SULUT – Rencana penanganan ruas jalan lingkar baru Danau Tondano (DT) hingga saat ini belum ada kepastian kapan proses pengerjaannya, sehingga dua (2) anggota parlemen dari Provinsi Sulawesi Utara Braien Waworuntu dan Herol Kaawoan angkat suara.
Kedua Pimpinan komisi satu (1) DPRD Provinsi Sulawesi Utara menyayangkan ruas jalan lingkar baru di Danau Tondano sampai saat ini belum terealisasi, sedangkan warga sudah sangat merasakan ketidakyamanan.
“ Kami butuh kepastiaan dari pihak pemerintah, kapan pengerjaanya, jangan hanya dimulut saja atau sorga telinga bagi rakyat”. Ungkap Waworuntu dan Kaawoan. Melalui sambungan whatsapp beberapa hari yang lalu.
Pemda Minahasa Minta Desain ke BPJN, BPJN Telah Mengirimkan
Meski Pemerintah Kabupaten Minahasa telah meminta Balai Pelaksana Jalan Nasional (BPJN) Sulawesi Utara untuk dibuatkan gambar disain pembangunan ruas ruas jalan tersebut, namun demikian proses pembebasan lahan hingga saat ini belum bisa dilaksanakan.
Kepala BPJN Sulut Hendro Satrio juga mengakui, pihaknya telah mengirimkan Detail Engineering Design (DED) yang diminta Pemkab Minahasa sejak tahun 2021 lalu.
” Kami sudah pernah mengirimkan DED – nya ke Pemerintah Kabupaten Minahasa supaya mereka sudah bisa proses pembebasan lahannya,
sudah lama itu, sejak tahun 2021 lalu sudah diserahkan gambar disainnya, “ungkap Hendro Selasa (21/3).
Pengerjaan Jalan Lingkar Baru DT Tergantung Pemkab Minahasa
Dikatakannya untuk pengerjaan ruas jalan lingkar baru Danau Tondano tergantung kesiapan pemerintah setempat menuntaskan pembebasan lahan.

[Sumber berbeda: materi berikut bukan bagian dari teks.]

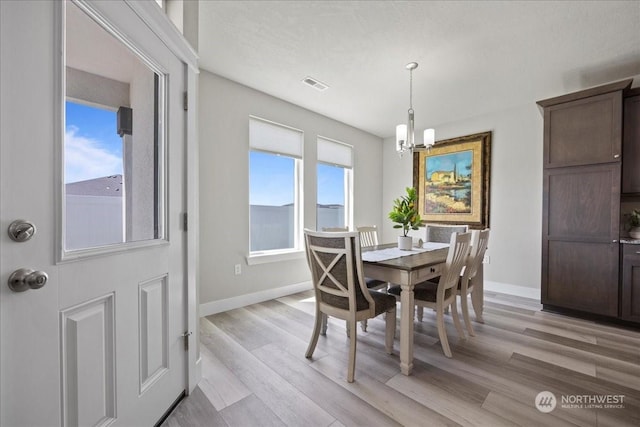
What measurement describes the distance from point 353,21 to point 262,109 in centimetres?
159

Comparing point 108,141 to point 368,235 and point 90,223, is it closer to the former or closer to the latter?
point 90,223

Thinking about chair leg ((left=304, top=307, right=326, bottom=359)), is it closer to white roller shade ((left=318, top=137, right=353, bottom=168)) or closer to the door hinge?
the door hinge

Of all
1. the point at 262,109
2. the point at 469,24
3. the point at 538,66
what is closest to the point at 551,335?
the point at 538,66

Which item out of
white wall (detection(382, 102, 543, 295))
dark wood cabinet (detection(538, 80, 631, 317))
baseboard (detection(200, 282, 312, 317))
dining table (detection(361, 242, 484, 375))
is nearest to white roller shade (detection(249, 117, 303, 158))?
baseboard (detection(200, 282, 312, 317))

“Kami tinggal menunggu kesiapan pemerintah Kabupaten Minahasa, apabila proses pembebasan lahan sudah beres nantinya kita usulkan ke pusat untuk perencanaannya. Intinya kami siap, ” kunci pria murah senyum ini.
Braien Waworuntu yang juga ketua partai Nasdem Minahasa ini, meminta kepada bupati Roy Roring segera melakukan tindakan nyata atas perhatian BPJN sudah dari tahun 2021 kini sudah di tahun 2023, apa masalahnya? Tanya Waworuntu.
Disisi lain Anggota Fraksi Nyiur Melambai DPRD Sulut, Herol Vresly Kaawoan (HVK) meminta perhatian pemerintah terkait ruas jalan lingkar Danau Tondano
Politisi Partai Gerindra ini mengatakan, Danau Tondano sebagai kawasan strategis pariwisata terletak di Kabupaten Minahasa merupakan destinasi pariwisata yang sangat ramai dikunjungi wisatawan lokal maupun manca negara.
“Namun ada beberapa kendala. Yakni akses jalan di beberapa titik di Kecamatan Tondano Selatan, Remboken, Kakas, Kakas Barat dan Eris, sangat sempit dan rusak,” ucap BW dan HVK beberapa waktu lalu.
Wakil Ketua Komisi 1 ini berharap agar pemerintah dapat menganggarkan pelebaran jalan lingkar Danau tersebut.